- TASK REQUIREMENTS:
**a.** In the article on Matthew 9:35, which translation uses the words "the good news of the kingdom"?
**b.** Write what follows the last line of the article on Matthew 9:35.

- Book: Gospel of Matthew
- Christian Bible part: New Testament

= Matthew 9:35 =

Matthew 9:35 is a verse in the ninth chapter of the Gospel of Matthew in the New Testament.

==Content==
In the original Greek according to Westcott-Hort for this verse is:
Καὶ περιῆγεν ὁ Ἰησοῦς τὰς πόλεις πάσας καὶ τὰς κώμας, διδάσκων ἐν ταῖς συναγωγαῖς αὐτῶν, καὶ κηρύσσων τὸ εὐαγγέλιον τῆς βασιλείας, καὶ θεραπεύων πᾶσαν νόσον καὶ πᾶσαν μαλακίαν ἐν τῷ λαῷ.

In the King James Version of the Bible the text reads:
And Jesus went about all the cities and villages, teaching in their synagogues, and preaching the gospel of the kingdom, and healing every sickness and every disease among the people.

The New International Version translates the passage as:
Jesus went through all the towns and villages, teaching in their synagogues, preaching the good news of the kingdom and healing every disease and sickness.

==Analysis==
Both MacEvilly and Lapide state that the point of this verse is that Jesus taught both in the small humble towns and the larger cities, giving an example to preachers not just to be drawn to the large churches in important cities.

See also Matthew 9#Jesus' compassion.

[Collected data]
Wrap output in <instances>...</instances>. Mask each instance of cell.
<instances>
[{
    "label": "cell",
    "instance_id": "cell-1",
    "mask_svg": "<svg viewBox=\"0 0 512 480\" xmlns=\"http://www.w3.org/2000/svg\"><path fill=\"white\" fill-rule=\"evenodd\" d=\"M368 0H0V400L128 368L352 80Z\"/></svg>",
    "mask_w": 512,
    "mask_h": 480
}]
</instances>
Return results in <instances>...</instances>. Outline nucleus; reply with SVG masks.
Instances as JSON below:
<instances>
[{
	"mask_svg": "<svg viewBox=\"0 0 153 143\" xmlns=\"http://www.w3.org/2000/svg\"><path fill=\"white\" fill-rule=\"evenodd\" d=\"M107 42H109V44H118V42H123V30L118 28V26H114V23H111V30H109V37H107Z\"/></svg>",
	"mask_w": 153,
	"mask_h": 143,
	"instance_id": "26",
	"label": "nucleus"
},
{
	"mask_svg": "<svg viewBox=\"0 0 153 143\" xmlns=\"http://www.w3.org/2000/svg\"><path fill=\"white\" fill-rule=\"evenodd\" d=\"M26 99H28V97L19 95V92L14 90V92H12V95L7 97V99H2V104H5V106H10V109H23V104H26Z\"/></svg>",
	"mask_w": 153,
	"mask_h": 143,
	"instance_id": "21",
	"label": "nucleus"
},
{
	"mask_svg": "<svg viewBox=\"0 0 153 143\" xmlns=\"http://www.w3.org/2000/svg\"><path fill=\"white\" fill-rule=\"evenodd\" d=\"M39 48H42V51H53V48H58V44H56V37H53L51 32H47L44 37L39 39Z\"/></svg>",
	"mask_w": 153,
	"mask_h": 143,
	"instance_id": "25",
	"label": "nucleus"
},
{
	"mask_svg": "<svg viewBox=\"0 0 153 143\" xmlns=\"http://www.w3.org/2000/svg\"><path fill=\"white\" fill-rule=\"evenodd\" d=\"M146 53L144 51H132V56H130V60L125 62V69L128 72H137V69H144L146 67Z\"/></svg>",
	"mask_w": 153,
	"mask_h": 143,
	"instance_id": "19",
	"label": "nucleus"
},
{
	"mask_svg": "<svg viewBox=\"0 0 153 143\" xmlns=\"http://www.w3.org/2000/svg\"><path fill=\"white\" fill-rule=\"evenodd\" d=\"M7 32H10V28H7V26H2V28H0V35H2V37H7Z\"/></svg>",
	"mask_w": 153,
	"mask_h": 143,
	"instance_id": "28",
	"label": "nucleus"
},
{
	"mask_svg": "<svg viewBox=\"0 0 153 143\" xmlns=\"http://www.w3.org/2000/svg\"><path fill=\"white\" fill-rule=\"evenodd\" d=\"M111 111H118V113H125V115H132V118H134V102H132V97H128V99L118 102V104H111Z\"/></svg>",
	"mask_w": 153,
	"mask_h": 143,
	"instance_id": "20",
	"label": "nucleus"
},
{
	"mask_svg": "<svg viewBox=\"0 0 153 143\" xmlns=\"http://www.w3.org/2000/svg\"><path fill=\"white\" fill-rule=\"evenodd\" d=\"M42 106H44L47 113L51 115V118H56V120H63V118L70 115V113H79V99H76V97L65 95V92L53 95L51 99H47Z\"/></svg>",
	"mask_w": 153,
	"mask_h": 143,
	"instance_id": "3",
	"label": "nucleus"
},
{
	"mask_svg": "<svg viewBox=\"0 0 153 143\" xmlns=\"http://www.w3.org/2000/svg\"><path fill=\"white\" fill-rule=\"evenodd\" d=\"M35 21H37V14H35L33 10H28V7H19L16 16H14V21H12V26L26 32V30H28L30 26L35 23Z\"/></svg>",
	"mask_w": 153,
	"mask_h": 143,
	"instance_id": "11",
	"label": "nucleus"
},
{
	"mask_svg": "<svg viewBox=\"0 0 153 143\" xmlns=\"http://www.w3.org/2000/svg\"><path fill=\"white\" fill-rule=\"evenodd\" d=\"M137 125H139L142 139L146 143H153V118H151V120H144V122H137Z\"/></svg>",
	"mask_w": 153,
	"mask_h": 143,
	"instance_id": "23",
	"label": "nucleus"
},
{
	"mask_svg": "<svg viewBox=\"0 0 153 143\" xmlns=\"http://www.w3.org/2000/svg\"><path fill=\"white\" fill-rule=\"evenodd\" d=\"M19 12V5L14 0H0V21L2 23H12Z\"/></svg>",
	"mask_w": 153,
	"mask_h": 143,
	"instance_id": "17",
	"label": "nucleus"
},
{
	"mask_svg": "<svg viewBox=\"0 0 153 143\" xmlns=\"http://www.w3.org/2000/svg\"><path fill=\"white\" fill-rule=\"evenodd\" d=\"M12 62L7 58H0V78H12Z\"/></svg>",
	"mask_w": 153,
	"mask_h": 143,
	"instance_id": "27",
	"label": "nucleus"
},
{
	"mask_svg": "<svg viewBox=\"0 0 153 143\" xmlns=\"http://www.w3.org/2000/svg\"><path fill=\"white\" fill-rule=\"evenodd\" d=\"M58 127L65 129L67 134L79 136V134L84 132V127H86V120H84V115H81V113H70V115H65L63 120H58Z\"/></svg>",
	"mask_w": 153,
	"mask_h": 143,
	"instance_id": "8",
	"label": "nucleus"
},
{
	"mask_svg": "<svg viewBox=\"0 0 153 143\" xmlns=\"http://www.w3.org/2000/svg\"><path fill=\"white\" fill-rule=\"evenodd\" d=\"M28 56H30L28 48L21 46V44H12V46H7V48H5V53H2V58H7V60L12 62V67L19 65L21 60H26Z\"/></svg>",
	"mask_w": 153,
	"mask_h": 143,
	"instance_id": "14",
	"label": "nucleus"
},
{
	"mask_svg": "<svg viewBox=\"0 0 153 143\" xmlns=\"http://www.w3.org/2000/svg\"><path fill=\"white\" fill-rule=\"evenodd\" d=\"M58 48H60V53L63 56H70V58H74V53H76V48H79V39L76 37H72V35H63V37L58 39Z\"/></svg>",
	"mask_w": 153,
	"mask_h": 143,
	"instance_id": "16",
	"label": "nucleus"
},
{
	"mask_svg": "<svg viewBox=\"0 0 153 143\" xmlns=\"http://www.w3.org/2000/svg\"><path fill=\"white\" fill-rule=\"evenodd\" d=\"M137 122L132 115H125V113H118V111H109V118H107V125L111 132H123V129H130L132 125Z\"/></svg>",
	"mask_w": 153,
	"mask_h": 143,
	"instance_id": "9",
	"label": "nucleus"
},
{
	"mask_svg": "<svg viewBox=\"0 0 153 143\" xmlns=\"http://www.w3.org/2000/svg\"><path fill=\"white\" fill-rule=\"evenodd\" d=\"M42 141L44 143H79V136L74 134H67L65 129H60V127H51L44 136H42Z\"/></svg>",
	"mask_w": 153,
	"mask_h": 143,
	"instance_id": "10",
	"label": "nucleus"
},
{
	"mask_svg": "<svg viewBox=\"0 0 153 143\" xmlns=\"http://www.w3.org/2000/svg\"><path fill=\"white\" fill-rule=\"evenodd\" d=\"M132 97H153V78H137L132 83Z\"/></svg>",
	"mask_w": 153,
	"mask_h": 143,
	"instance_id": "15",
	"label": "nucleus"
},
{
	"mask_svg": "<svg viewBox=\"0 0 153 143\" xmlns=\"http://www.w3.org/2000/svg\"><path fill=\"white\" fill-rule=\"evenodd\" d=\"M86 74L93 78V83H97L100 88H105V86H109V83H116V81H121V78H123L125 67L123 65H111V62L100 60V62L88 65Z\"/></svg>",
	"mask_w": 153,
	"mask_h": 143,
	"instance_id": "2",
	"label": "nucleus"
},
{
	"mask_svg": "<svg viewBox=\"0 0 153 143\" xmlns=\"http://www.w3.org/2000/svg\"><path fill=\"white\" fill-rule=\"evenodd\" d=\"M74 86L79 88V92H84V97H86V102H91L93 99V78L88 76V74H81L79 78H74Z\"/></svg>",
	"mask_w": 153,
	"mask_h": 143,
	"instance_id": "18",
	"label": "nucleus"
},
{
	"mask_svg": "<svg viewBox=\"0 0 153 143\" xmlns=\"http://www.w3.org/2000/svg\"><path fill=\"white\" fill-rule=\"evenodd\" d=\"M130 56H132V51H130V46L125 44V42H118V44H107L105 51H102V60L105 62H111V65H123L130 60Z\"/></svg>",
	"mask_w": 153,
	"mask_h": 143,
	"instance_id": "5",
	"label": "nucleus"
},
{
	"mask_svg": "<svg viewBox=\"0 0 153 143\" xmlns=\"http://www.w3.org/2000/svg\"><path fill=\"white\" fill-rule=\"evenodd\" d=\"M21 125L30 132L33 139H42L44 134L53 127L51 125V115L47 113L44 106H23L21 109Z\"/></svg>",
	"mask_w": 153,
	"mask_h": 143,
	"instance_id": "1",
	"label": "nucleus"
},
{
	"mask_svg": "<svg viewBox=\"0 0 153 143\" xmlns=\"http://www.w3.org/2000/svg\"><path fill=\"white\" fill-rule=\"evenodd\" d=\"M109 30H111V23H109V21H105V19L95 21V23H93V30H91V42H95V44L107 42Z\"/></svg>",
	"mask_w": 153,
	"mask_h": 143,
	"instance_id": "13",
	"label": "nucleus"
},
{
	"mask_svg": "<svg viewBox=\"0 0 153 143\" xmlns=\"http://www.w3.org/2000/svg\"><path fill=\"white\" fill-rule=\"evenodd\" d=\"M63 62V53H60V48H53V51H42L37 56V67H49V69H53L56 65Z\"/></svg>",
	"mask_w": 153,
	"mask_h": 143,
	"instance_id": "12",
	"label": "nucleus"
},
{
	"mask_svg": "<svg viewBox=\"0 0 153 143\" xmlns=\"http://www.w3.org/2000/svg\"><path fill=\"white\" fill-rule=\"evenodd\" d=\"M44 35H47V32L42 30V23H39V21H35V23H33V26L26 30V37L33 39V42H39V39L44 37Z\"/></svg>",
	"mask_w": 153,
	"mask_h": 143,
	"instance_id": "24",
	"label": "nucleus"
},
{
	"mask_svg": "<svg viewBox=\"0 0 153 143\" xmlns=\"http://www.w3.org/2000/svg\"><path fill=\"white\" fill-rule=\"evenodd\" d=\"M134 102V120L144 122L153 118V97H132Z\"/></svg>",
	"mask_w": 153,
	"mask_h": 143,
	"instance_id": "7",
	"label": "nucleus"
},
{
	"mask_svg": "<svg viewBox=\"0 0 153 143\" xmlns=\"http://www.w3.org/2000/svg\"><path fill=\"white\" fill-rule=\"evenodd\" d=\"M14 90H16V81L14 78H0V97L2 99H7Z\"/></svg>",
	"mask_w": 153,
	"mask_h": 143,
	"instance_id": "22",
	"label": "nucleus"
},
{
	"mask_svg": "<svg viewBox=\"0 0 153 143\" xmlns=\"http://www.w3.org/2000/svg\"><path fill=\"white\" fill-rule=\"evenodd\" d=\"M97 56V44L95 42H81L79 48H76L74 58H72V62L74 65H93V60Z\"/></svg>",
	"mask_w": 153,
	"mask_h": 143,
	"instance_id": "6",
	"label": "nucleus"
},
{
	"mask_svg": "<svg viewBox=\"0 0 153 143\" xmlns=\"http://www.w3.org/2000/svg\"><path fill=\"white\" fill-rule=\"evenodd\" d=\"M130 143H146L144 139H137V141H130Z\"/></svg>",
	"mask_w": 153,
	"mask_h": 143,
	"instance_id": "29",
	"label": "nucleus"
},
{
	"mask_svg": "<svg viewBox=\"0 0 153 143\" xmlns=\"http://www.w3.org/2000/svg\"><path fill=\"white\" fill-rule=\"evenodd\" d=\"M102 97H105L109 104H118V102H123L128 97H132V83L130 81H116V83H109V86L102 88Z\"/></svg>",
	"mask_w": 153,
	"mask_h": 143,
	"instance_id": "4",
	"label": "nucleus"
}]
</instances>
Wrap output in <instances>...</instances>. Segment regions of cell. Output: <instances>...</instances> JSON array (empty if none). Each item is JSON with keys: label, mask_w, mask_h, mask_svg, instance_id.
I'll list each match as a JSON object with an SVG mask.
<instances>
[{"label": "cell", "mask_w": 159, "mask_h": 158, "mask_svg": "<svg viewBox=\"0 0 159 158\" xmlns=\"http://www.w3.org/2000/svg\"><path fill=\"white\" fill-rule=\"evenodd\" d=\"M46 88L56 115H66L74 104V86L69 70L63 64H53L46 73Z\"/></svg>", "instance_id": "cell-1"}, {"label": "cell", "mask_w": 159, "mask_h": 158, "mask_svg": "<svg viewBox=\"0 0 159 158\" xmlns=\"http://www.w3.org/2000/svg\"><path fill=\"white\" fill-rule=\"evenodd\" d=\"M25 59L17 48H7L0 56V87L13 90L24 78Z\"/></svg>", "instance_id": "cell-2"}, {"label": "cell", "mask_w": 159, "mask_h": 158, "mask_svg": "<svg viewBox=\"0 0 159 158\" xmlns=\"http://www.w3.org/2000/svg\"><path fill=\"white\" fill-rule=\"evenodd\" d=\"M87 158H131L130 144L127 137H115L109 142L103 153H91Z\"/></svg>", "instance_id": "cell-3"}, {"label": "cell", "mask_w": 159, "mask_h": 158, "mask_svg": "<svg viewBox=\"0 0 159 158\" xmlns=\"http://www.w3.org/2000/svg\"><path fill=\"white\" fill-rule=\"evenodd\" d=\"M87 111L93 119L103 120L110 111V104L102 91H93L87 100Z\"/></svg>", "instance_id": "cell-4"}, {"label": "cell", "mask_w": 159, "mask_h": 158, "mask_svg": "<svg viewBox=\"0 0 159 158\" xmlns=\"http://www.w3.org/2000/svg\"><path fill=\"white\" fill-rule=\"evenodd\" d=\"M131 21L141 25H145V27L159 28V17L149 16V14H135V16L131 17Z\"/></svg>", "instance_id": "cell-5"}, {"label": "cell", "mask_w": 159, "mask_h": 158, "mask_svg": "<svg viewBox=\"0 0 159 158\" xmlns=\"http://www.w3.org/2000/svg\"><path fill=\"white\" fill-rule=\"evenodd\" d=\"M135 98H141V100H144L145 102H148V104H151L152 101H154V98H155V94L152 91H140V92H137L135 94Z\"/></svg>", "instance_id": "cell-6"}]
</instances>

- ANSWERS TO EACH TASK:
**a.** The New International Version.

**b.**
==Commentary from the Church Fathers==
Chrysostom: " The Lord would refute by actions the charge of the Pharisees, who said, He casteth out dæmons by the Prince of the dæmons; for a dæmon having suffered rebuke, does not return good but evil to those who have not shewn him honour. But the Lord on the other hand, when He has suffered blasphemy and contumely, not only does not punish, but does not utter a hard speech, yea He shews kindness to them that did it, as it here follows, And Jesus went about all their towns and villages. Herein He teaches us not to return accusations to them that accuse us, but kindness. For he that ceases to do good because of accusation, shews that his good has been done because of men. But if for God’s sake you do good to your fellow-servants, you will not cease from doing good whatever they do, that your reward may be greater."

Jerome: " Observe how equally in villages, cities, and towns, that is to great as well as small, He preaches the Gospel, not respecting the might of the noble, but the salvation of those that believe. It follows, Teaching in their synagogues; this was His meat, going about to do the will of His Father, and saving by His teaching such as yet believed not."

Glossa Ordinaria: " (non occ.) He taught in their synagogues the Gospel of the Kingdom, as it follows, Preaching the Gospel of the Kingdom."

Saint Remigius: " Understand, ‘of God;’ for though temporal blessings are also proclaimed, yet they are not called The Gospel. Hence the Law was not called a Gospel, because to such as kept it, it held out not heavenly, but earthly, goods."

Jerome: " He first preached and taught, and then proceeded to heal sicknesses, that the works might convince those who would not believe the words. Hence it follows, Healing every sickness and every disease, for to Him alone nothing is impossible."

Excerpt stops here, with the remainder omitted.